Слова эти переливаются всеми цветами моей планеты, и, повторяя их как заклинание, я чувствую прилив надежды, и ночь наполняет мне душу покоем.
ОКЕАН
Я вынужден прибегнуть к дневнику оттого, что у меня нет иного способа изложить свои опасения. Между тем я чувствую, что моя жизнь в опасности. Заявить о своих страхах в полицию, как вы сами убедитесь, я не могу, поделиться ими с друзьями – тоже. Урон, нанесенный моему чувству собственного достоинства, моим мыслительным способностям и человеколюбию, бесспорен, но всякий раз, что я принимаюсь размышлять о том, кто же всему этому виной, я испытываю неприятную раздвоенность. Кто знает, быть может, я сам же и виноват? Приведу пример. Вчера вечером, в половине седьмого, мы сели с Корой обедать. С тех пор как единственная наша дочь ушла из дому, мы обычно едим на кухне, за столом, украшенным круглым аквариумом, в котором плавает золотая рыбка. Трапезу нашу составляла ветчина, салат и картошка. Я взял в рот салат, и мне тут же пришлось его выплюнуть. "Ну вот, – сказала жена, – я так и знала. Ты оставил свой бензин для зажигалки в чулане, а я приняла его за уксус и вылила в салат".
Вот и пойми тут – кто виноват? Я обычно очень аккуратен и кладу вещи на место, и если бы она в самом деле имела намерение меня отравить, то уж наверное придумала бы что-нибудь поумнее, чем заправить салат бензином вместо уксуса. Если бы я не поставил бензин в чулан, ничего бы не произошло. Но позвольте, я уж расскажу все по порядку. Во время обеда разразилась гроза. Небо сделалось черным. И вдруг хлынул проливной дождь. Сразу после обеда Кора надела плащ и зеленую купальную шапочку, в которой принимает душ, и вышла поливать газон. Я наблюдал за нею в окно Она, казалось, не замечала неровной стены дождя, ее окружавшей, и заботливо поливала траву, задерживаясь особо на местах, выжженных солнцем. Меня беспокоила мысль о впечатлении, какое произведет на соседей эксцентричная выходка моей жены. Наша ближайшая соседка непременно позвонит той, что живет на углу, и сообщит ей, что Кора Фрай поливает газон во время ливня. Желание оградить жену от дурацких сплетен заставило меня пойти к ней, но в двух шагах от нее я остановился и почувствовал, что у меня не хватает такта, чтобы заговорить с ней в нужном тоне. Что я ей скажу? Что ее просят к телефону? Но ей никто никогда не звонит.

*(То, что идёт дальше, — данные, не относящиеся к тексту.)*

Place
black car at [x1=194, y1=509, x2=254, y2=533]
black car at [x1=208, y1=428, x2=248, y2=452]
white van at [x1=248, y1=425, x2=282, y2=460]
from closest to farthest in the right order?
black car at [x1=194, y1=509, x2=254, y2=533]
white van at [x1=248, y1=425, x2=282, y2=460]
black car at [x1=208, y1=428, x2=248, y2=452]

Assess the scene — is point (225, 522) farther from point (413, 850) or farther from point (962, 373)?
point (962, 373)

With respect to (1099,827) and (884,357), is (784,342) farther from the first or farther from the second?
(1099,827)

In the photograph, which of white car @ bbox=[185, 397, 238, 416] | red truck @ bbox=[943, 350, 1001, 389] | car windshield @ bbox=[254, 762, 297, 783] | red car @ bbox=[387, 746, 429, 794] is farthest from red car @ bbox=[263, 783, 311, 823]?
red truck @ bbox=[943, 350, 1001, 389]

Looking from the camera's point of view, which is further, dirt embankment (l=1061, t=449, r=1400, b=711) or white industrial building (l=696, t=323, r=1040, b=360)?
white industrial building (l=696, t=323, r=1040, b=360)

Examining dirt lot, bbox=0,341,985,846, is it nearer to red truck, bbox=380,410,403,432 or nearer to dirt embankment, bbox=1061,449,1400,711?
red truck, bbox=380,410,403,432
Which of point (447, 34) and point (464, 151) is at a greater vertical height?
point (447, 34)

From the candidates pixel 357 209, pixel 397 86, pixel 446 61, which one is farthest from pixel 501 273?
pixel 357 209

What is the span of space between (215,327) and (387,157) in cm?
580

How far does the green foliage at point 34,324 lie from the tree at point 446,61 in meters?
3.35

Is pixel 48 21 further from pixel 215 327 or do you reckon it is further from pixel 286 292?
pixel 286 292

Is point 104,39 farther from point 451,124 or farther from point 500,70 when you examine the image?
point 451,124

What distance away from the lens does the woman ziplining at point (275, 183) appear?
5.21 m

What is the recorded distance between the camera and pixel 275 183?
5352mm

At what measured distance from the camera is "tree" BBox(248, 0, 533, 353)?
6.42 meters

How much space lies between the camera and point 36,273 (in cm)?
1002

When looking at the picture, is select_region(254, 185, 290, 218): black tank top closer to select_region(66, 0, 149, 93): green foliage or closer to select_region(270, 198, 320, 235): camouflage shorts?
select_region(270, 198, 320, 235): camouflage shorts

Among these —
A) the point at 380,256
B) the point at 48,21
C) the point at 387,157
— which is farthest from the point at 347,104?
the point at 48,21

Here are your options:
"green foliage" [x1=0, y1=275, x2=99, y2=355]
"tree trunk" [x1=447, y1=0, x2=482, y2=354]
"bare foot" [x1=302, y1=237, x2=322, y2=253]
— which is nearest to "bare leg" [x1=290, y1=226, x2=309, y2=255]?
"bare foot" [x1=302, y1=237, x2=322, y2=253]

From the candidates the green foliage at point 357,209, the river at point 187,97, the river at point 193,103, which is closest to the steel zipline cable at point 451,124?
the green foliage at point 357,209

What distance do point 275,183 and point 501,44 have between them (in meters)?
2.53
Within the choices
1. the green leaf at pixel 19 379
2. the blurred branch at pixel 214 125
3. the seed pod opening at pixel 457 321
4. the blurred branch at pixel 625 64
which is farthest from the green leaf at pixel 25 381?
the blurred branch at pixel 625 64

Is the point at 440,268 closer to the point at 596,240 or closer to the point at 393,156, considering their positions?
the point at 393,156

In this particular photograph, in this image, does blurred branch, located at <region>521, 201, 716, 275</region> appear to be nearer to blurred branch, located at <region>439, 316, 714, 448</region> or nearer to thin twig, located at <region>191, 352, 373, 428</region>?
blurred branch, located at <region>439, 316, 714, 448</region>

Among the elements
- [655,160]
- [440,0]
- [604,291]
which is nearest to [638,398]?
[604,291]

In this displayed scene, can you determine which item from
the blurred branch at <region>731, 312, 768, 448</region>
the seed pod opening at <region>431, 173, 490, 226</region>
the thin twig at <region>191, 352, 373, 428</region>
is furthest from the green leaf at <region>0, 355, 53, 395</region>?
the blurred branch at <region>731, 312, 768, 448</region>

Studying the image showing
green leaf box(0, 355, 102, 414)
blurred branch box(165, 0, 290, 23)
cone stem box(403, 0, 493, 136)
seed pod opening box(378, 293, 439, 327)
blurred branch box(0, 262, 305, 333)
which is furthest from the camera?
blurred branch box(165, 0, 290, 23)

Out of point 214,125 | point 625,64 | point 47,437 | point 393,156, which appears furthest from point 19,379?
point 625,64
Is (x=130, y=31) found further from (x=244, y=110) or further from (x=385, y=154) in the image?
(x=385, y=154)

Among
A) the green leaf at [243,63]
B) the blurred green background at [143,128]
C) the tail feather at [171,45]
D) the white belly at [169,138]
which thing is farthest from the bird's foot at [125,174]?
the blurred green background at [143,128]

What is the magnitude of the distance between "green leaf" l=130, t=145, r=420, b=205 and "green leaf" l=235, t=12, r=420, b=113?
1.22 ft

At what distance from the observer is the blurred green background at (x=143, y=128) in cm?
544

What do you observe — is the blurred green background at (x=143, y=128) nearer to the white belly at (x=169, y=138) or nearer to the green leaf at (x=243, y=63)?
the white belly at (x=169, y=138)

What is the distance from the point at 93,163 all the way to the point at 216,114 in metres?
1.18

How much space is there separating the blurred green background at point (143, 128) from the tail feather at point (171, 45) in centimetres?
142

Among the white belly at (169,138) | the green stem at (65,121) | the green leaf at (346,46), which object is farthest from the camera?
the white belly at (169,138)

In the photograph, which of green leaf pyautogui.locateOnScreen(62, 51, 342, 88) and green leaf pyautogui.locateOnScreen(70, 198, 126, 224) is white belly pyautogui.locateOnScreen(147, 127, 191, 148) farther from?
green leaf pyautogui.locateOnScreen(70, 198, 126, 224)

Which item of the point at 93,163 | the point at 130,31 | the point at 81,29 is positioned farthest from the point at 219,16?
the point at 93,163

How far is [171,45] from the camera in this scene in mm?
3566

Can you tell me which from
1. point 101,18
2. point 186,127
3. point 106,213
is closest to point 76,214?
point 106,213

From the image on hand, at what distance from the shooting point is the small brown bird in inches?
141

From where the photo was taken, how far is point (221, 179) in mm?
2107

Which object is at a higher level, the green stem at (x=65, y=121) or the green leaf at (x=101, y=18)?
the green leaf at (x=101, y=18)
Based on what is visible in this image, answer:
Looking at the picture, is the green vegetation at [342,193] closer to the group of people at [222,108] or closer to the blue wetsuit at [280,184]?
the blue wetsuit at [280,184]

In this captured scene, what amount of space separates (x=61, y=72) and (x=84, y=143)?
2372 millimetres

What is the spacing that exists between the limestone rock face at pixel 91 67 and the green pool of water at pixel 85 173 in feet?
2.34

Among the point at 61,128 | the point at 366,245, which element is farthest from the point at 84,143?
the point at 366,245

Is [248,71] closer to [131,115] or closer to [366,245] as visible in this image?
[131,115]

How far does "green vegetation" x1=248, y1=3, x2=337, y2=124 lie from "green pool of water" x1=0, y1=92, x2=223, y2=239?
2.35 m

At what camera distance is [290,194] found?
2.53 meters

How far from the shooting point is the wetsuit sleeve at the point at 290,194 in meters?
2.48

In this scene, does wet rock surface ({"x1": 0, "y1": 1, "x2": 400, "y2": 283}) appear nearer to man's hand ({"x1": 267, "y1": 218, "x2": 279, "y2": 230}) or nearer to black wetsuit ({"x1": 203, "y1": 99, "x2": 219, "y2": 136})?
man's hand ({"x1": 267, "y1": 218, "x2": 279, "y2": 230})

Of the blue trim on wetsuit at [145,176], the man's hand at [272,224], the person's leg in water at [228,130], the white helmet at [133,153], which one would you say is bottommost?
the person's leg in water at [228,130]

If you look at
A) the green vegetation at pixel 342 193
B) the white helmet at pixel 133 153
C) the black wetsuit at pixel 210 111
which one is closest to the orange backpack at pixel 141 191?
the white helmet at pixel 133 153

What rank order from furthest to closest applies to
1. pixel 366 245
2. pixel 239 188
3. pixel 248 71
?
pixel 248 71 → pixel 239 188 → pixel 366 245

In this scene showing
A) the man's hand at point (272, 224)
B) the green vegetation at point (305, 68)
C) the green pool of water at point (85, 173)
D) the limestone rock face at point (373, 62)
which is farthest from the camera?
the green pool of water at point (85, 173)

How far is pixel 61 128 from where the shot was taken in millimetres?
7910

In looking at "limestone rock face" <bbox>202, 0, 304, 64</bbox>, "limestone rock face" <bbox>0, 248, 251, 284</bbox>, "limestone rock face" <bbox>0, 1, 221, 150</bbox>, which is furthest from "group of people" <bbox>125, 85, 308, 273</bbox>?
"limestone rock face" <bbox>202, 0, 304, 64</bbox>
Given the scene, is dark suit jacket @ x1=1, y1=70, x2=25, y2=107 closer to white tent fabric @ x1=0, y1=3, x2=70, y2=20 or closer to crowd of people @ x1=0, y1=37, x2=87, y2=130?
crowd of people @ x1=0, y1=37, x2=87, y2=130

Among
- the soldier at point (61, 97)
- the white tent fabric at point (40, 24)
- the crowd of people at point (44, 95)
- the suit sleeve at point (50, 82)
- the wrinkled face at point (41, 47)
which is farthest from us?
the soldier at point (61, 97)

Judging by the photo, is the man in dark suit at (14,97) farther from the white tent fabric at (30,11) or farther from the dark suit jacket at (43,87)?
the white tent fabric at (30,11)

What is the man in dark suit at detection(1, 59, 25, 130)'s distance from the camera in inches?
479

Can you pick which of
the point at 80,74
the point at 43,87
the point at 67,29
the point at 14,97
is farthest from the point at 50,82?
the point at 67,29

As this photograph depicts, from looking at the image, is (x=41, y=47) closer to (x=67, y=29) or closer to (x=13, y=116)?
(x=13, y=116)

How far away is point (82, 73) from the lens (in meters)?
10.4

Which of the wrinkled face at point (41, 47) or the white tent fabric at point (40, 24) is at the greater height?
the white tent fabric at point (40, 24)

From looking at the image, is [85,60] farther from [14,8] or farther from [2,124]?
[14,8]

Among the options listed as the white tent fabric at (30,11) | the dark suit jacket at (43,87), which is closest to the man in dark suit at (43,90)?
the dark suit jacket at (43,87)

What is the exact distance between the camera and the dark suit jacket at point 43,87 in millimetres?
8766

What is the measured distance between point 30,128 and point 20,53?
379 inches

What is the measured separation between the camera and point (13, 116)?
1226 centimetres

– Пойдем в дом, милая, – сказал я, – а то я боюсь, как бы тебя не ударило молнией.
– Ну, это навряд ли, – ответила она голосом, еще более мелодичным, чем обычно. Последнее время она вообще взяла себе за обыкновение прибегать к верхнему регистру.
– А ты не думаешь, что лучше обождать, когда пройдет дождь? – спросил я.
– Он скоро пройдет, – ласково ответила она. – Грозовые дожди не бывают долгими.
Я поплелся в дом со своим зонтиком и налил себе виски. Жена оказалась права. Дождь прекратился через минуту, и она продолжала поливать траву. В обоих приведенных мною случаях на ее стороне оставалась видимость правды, и тем не менее смутное чувство надвигающейся опасности меня не покидало.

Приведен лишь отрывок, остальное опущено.